Now that I’ve turned the great age milestone of 30 years old, you’d think that I would be more secure in my place in the world. Funny thing is, I think I belonged more in my teenage years than I do now.
Being blind makes me stand out, period. Most of my friends don’t mention it, bring it up, or even skirt around its edges unless strictly necessary. But walking around and living my life, I am ever more reminded of it. Little kids ask why my eyes “don’t look normal”; adults ask questions about my guide dog or offer assistance. I am sure that my sighted husband, friends and family are kind enough not to tell me about the public staring at me, which would probably make me become unglued. Any blind person on the planet who doesn’t think they stand out, even just a little, clearly doesn’t understand human nature.
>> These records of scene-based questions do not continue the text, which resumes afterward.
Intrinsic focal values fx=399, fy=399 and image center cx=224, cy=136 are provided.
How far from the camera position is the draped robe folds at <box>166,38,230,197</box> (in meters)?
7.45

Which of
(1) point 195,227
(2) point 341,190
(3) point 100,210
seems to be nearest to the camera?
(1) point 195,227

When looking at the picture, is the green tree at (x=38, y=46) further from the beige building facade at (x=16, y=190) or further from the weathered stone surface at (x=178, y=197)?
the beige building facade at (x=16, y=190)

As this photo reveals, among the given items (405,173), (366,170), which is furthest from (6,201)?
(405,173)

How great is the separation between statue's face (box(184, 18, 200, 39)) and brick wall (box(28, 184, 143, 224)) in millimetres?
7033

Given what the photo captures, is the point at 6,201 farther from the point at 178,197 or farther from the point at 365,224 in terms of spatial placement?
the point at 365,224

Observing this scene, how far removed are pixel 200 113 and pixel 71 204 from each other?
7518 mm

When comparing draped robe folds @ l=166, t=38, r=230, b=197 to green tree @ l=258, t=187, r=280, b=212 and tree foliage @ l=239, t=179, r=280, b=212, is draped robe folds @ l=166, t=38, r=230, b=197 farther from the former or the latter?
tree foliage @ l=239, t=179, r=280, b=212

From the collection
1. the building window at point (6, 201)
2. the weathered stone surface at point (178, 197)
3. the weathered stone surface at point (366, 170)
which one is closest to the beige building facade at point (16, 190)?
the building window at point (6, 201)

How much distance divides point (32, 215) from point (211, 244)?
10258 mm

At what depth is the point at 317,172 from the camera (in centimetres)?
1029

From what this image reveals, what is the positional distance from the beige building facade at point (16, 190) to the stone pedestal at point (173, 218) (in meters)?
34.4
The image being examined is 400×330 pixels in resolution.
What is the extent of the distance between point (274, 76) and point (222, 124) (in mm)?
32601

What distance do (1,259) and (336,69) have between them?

Some Ways I Don’t Fit in in a Sighted World:
– I don’t like most movies or TV shows. To me, they seem shallow, and I can’t get a mental picture of what’s going on around the characters and why they do what they do. I have also found that I am sensitive to and overwhelmed by sound effects in many movies/TV shows. Ironically, I’m married to a HUGE movie buff.
– How I use a computer or cell phone differs from those who can see. Many people ask questions about how I navigate programs, read email, etc. Sometimes this makes me feel like a bit of a zoo exhibit, but for the most part I don’t mind answering questions.
– I navigate the world through sound, using a guide dog. Even using a cane, sound was my best navigating aid. If I’m standing around looking like an idiot, more often than not I’m listening to try and catch my bearings.
On the other hand, I am feeling increasingly isolated from the so-called “blind community”, that seemingly all-powerful populus of blind people. I felt this a little bit in high school, a little bit once I graduated… but in the land of social media, I acutely feel my unbelonging. I recently emailed with another “loaner” like myself, who for years has been the only blind student in their school, workplace, college, whatever; it’s with these people I feel I belong.
Several Ways I don’t Fit in in the Blind Community:
– I am not a technology brand die-hard. When I was growing up, technology was a tool to get work done; today, it is everywhere. The blind community populus tends to tout companies like Apple while slamming others simply because of mistakes that were made years ago. If someone wants to use an Iphone, it works for them, great!, but don’t judge me for using something different.
– I try my utmost to stay out of drama. The “blind community” is a very very very small world. Remember that “Six Degrees of Separation” craze years ago? In the blind community, it’s like 2. I can meet a blind person at a goalball tournament across the country who knows my best friend’s boyfriend. Many blind people get into relationships with each other, and the ending of such relationships gets messy because of the truly small nature of who knows whom. Yes, some of the relationships work out, and work well, and I am so happy for those people, but I’ve seen several of my blind acquaintances date each other and break up and not be able to maintain a clean break. Honestly, I stay out of it, which adds to some of my isolation.
– I do not online radio-broadcast, and don’t understand the appeal. On my Twitter feed, I see so many advertisements for 3-hour slots on online radio stations. If it’s one’s hobby, and one does well, good for them… but I don’t need to see it all day from those I follow on twitter, who for various reasons don’t appear to be interested in school or looking for work.
This is not to say that I don’t have sighted friends, or blind friends… but the friends I do have are strong, confident, capable people who enrich my life as a human being. My sighted friends love me for who I am, and the fact that we just sit and talk for hours; my blind friends have shared their burdens with me, and I’ve called them on bad days where I just don’t want to be blind. What these people have in common is their own sense of belonging in the world, the confidence to take what life gives them, and to stretch beyond their own comfy bubble, blind or sighted, to befriend a grumpy 30-something billboard for someone who’s different.
I can relate to so much in this post!
I don’t mind answering questions about my disability either, but I get irritated when someone can’t get past my blindness and see all that I have to offer. I call this “staying in the blindness museum,” and I’ve become very open about using that phrase around people who can’t get real with me.
The staring thing used to bother me because I felt judged or scrutinized. Then I read the work of the disability studies scholar Rosemarie Garland-Thomson who argues that people stare because they’re trying to figure out your story. Garland-Thomson reminds us that disabled people have only been out of institutions for about 30 years, so it’s likely that most haven’t seen a blind person at work, on the street, in the coffeeshop. Her work is wonderfully liberating.
I think even blind people and blindness organizations can get sucked into the idea that blindness means one thing for everyone – the same existence, the same gadgets, the same attitudes. It’s important that we embrace a balance of stories about blindness – even if this perspective goes against the loudest voices in our community.
*hugs* until your hubby posted the link to this, I didn’t know that you had a blog. I don’t txt or email you as much as I should, I miss you and I’m sorry.
I don’t know what it’s like to be blind, or feel as isolated as you.
But I thank you for being one of my friends who I can sit down with after years, and still connect. You are a special person, I am sorry I don’t tell you that enough.